**FUENTE:**
*****

Revista Cultura y Ocio

'Evocando a la España de ayer'

Por Almargen

Mi memoria de Malasaña: mi Madrid, mis años 80

Barrio de Malasaña

De vez en cuando sucede algún acontecimiento que, de manera inesperada, me devuelve al tiempo de la 'movida', a mi juventud algo tardía en el Madrid que cabalgaba el potro a punto de desbocarse de la transición política. Más de una vez aquí, en Al margen, me he referido a esa etapa por otros motivos: El recuerdo de Enrique Urquijo o la muerte de Antonio Vega (hoy podría ampliar esa nómina de muertos prematuros que vienen de aquella época con  Enrique Sierra, el que fuera guitarra y compositor de Radio Futura y fundador de Kaka de Luxe), pero en esta ocasión mi reflexión/evocación la ha desencadenado la lectura del artículo 'Malasaña, año cero', de Javier Gutiérrez, autor de una de las novedades de Mondadori en el primer trimestre del año, la novela Un buen chico.

*****

**DATOS GUARDADOS:**
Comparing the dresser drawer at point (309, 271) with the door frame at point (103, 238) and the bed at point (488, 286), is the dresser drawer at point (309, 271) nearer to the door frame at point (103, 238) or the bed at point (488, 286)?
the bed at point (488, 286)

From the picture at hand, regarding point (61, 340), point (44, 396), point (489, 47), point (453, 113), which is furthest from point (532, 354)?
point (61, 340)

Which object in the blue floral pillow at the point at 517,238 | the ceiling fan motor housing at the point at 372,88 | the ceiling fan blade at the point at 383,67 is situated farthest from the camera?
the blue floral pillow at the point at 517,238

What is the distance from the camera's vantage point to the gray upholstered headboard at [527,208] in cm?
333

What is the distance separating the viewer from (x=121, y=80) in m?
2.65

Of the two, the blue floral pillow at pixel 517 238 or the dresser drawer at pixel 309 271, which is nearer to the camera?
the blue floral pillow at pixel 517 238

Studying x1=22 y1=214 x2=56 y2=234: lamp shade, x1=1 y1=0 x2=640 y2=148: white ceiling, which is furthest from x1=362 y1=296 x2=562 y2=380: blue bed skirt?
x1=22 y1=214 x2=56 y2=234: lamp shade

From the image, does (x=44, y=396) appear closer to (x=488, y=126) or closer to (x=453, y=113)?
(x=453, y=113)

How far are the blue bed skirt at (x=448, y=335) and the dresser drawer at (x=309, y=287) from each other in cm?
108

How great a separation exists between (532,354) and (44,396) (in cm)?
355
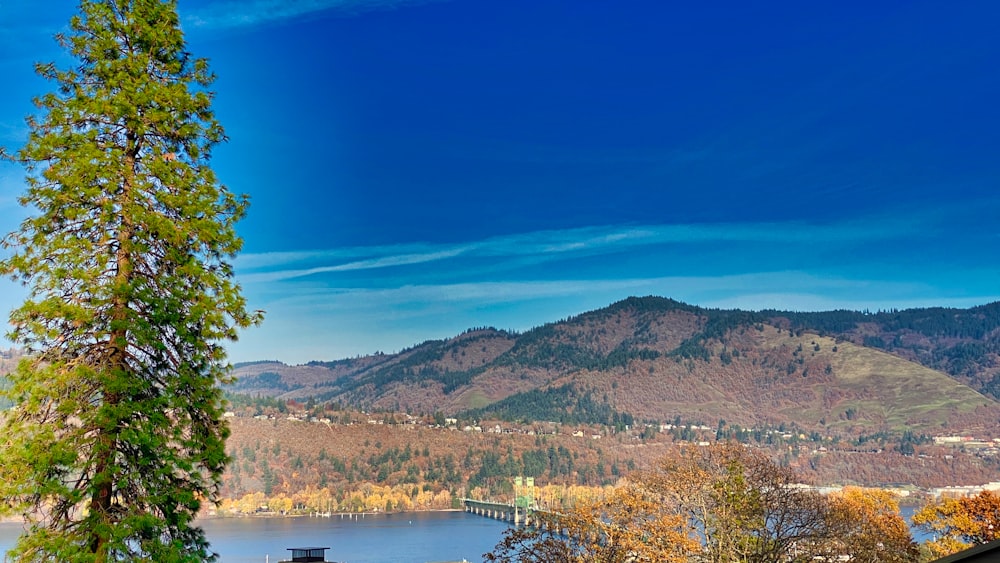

*****

**TAREA PENDIENTE:**
Por favor, reproduce el tramo del texto sobre Malasaña desde "De vez en cuando" hasta "Un buen chico." y cambia "juventud" por "mocedad".

**RESULTADO DE LA TAREA:**
De vez en cuando sucede algún acontecimiento que, de manera inesperada, me devuelve al tiempo de la 'movida', a mi mocedad algo tardía en el Madrid que cabalgaba el potro a punto de desbocarse de la transición política. Más de una vez aquí, en Al margen, me he referido a esa etapa por otros motivos: El recuerdo de Enrique Urquijo o la muerte de Antonio Vega (hoy podría ampliar esa nómina de muertos prematuros que vienen de aquella época con  Enrique Sierra, el que fuera guitarra y compositor de Radio Futura y fundador de Kaka de Luxe), pero en esta ocasión mi reflexión/evocación la ha desencadenado la lectura del artículo 'Malasaña, año cero', de Javier Gutiérrez, autor de una de las novedades de Mondadori en el primer trimestre del año, la novela Un buen chico.